Para este artigo é necessário salientar a Administração Autónoma não
territorial.
As associações públicas são pessoas colectivas com
personalidade jurídica pública de natureza associativa, prosseguem interesses
públicos e são independentes do Estado, são agrupamentos de pessoas que vão
prosseguir interesses, da colectividade, mas também dos seus associados, também,
têm atribuições próprias e gozam de “auto- administração”.
Relativamente, às corporações,
estas tratam-se de um conjunto de pessoas que prosseguem fins de índole
territorial, ao contrário do Estado que segue fins de todo o território
nacional português.
O Professor Vasco Pereira da Silva (regente da cadeira de direito
administrativo), contrariamente ao Professor Freitas do Amaral,
considera que as Universidades dizem respeito à Administração Autónoma, porque seguem atribuições próprias,
distintas das atribuições do Estado, logo não
podem fazer parte da Administração Indirecta. Nas Universidades existe uma
lógica em que não há uma auto-organização, segundo a qual se vai originar
regras equilibradas, não é o Ministro do ensino superior que dita as regras das
Universidades.
As Universidades assentam numa
estrutura pessoal, o seu substrato é a relação entre professor e aluno, e a
relação entre aprender e ensinar.
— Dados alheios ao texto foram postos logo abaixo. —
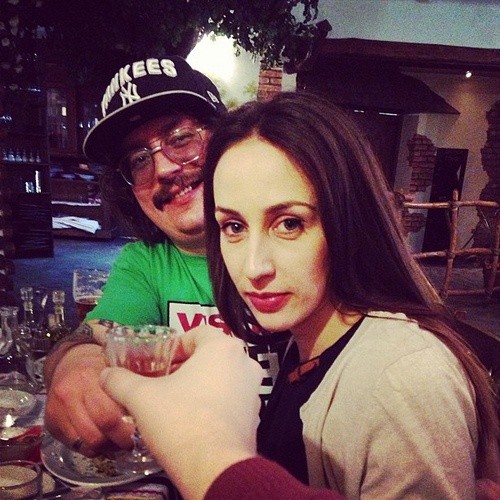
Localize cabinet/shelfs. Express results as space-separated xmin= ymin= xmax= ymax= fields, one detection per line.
xmin=0 ymin=72 xmax=141 ymax=289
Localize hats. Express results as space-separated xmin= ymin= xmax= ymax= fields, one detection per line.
xmin=82 ymin=56 xmax=227 ymax=160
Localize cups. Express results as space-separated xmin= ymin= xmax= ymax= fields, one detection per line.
xmin=72 ymin=268 xmax=112 ymax=326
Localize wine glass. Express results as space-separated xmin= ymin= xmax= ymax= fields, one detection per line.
xmin=0 ymin=379 xmax=38 ymax=439
xmin=104 ymin=324 xmax=178 ymax=474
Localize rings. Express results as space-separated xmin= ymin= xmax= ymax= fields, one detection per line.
xmin=72 ymin=436 xmax=85 ymax=450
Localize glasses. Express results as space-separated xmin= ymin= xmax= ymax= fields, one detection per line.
xmin=115 ymin=125 xmax=209 ymax=187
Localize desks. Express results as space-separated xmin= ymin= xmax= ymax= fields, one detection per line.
xmin=0 ymin=367 xmax=171 ymax=500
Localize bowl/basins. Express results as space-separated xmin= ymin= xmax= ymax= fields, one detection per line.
xmin=0 ymin=460 xmax=41 ymax=500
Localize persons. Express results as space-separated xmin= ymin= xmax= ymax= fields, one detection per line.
xmin=42 ymin=53 xmax=287 ymax=458
xmin=202 ymin=91 xmax=500 ymax=500
xmin=99 ymin=325 xmax=345 ymax=500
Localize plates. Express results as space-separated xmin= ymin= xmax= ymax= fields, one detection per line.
xmin=23 ymin=394 xmax=47 ymax=426
xmin=40 ymin=416 xmax=162 ymax=487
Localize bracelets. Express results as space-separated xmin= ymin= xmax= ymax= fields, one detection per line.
xmin=42 ymin=334 xmax=103 ymax=389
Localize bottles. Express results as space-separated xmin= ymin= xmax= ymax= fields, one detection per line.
xmin=25 ymin=182 xmax=34 ymax=193
xmin=2 ymin=145 xmax=41 ymax=163
xmin=0 ymin=305 xmax=40 ymax=394
xmin=47 ymin=289 xmax=92 ymax=346
xmin=12 ymin=287 xmax=49 ymax=355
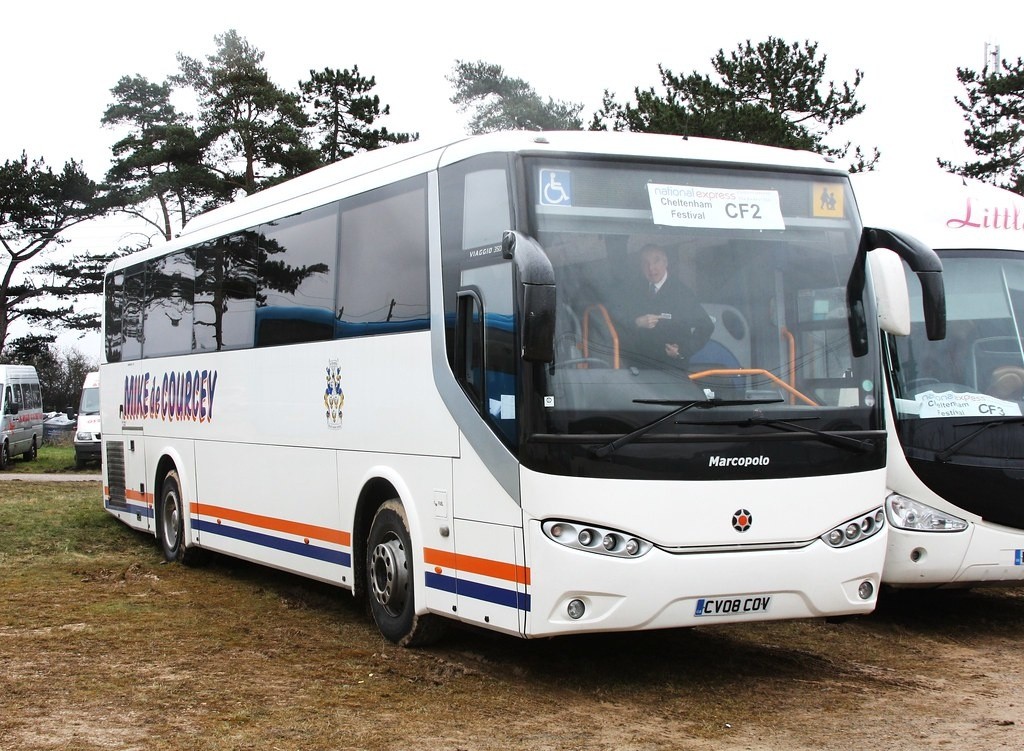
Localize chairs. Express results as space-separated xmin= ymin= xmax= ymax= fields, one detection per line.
xmin=697 ymin=302 xmax=754 ymax=395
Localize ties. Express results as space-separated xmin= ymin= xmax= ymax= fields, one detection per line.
xmin=649 ymin=284 xmax=656 ymax=294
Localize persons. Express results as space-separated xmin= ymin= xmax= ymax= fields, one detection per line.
xmin=606 ymin=242 xmax=717 ymax=374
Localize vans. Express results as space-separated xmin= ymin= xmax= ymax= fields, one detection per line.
xmin=0 ymin=364 xmax=44 ymax=470
xmin=73 ymin=371 xmax=101 ymax=466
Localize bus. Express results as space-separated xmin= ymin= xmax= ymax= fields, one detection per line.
xmin=100 ymin=129 xmax=946 ymax=649
xmin=849 ymin=167 xmax=1023 ymax=584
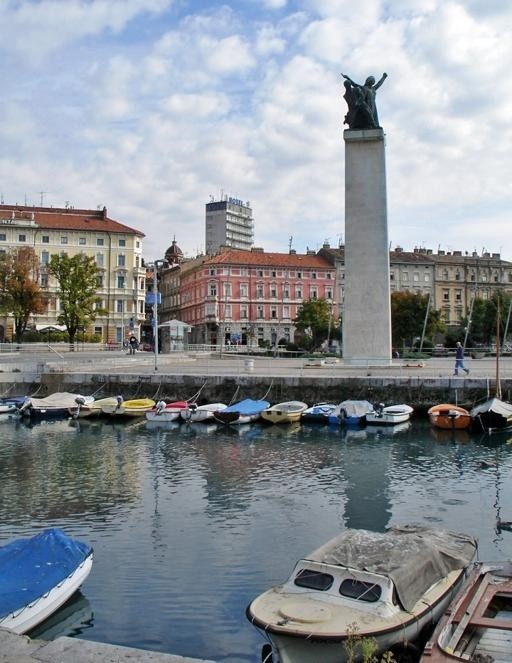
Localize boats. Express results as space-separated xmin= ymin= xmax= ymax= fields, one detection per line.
xmin=180 ymin=402 xmax=228 ymax=424
xmin=0 ymin=395 xmax=27 ymax=413
xmin=260 ymin=400 xmax=309 ymax=425
xmin=418 ymin=563 xmax=512 ymax=663
xmin=144 ymin=399 xmax=190 ymax=422
xmin=427 ymin=403 xmax=471 ymax=428
xmin=0 ymin=531 xmax=96 ymax=638
xmin=100 ymin=395 xmax=156 ymax=417
xmin=68 ymin=395 xmax=124 ymax=419
xmin=366 ymin=402 xmax=414 ymax=424
xmin=16 ymin=391 xmax=95 ymax=418
xmin=212 ymin=398 xmax=271 ymax=425
xmin=301 ymin=401 xmax=337 ymax=423
xmin=28 ymin=591 xmax=93 ymax=640
xmin=246 ymin=525 xmax=483 ymax=663
xmin=328 ymin=400 xmax=374 ymax=426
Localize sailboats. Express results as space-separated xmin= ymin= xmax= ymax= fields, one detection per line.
xmin=471 ymin=296 xmax=512 ymax=430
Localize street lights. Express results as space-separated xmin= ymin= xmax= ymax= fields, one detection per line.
xmin=150 ymin=257 xmax=178 ymax=370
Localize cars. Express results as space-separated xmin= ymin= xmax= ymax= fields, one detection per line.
xmin=433 ymin=343 xmax=448 ymax=355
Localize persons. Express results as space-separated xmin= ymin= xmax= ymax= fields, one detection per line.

No caso das Universidades, a lógica do ensino
implica que alguém que tem uma formação específica, nomeadamente o professor.
Como referi anteriormente, o substrato da Universidade é a relação que existe
entre o professor e o aluno e por esse motivo não há uma realidade associativa,
por isso não se deve dizer que é uma associação pública. De acordo, com o Professor Vasco Pereira da Silva, as Universidades
são entidades que fazem parte da Administração autónoma, não são associações,
mas sim entidades que prosseguem atribuições próprias de forma própria, através
de órgãos livremente eleitos.
A Universidade não pode ser
considerada uma associação pública, porque a posição de quem ensina (professor)
não é igual á de quem aprende (aluno), existe uma posição de uma pessoa que
transmite um conhecimento por alguém que o construiu.
O Professor Freitas do Amaral, acompanhado por uma grande parte
da doutrina, esta ideologia atualmente já não é justificada uma vez que a
universidade prossegue fins próprios, de forma própria e, portanto, tem uma
dimensão própria.
Para concluir, por um lado temos
uma parte da doutrina (maioria), como por exemplo, o Professor Freitas do Amaral, que considera que as Universidades
fazem parte da Administração Indirecta,
e consequentemente em primeira linha as atribuições prosseguidas pelas
Universidades são fins que são próprios do Estado. Por outro lado, o Professor Vasco Pereira da Silva, que enquadra as
Universidades, no âmbito da Administração
Autónoma, á qual concordo, uma vez que as Universidades prosseguem fins
próprios e não fins do Estado. O que está em causa, nas Universidades, têm a
ver com uma entidade que é distinta do Estado e que se auto-organiza e,
portanto, faz mais sentido considerar que as Universidades fazem parte da Administração
Autónoma e não da Administração Indirecta.
Bibliografia:
DO AMARAL, DIOGO FREITAS, Curso de Direito Administrativo, volume I, 4ª
edição, Almedina 2015.
Apontamentos das aulas teóricas do Professor Vasco Pereira da Silva.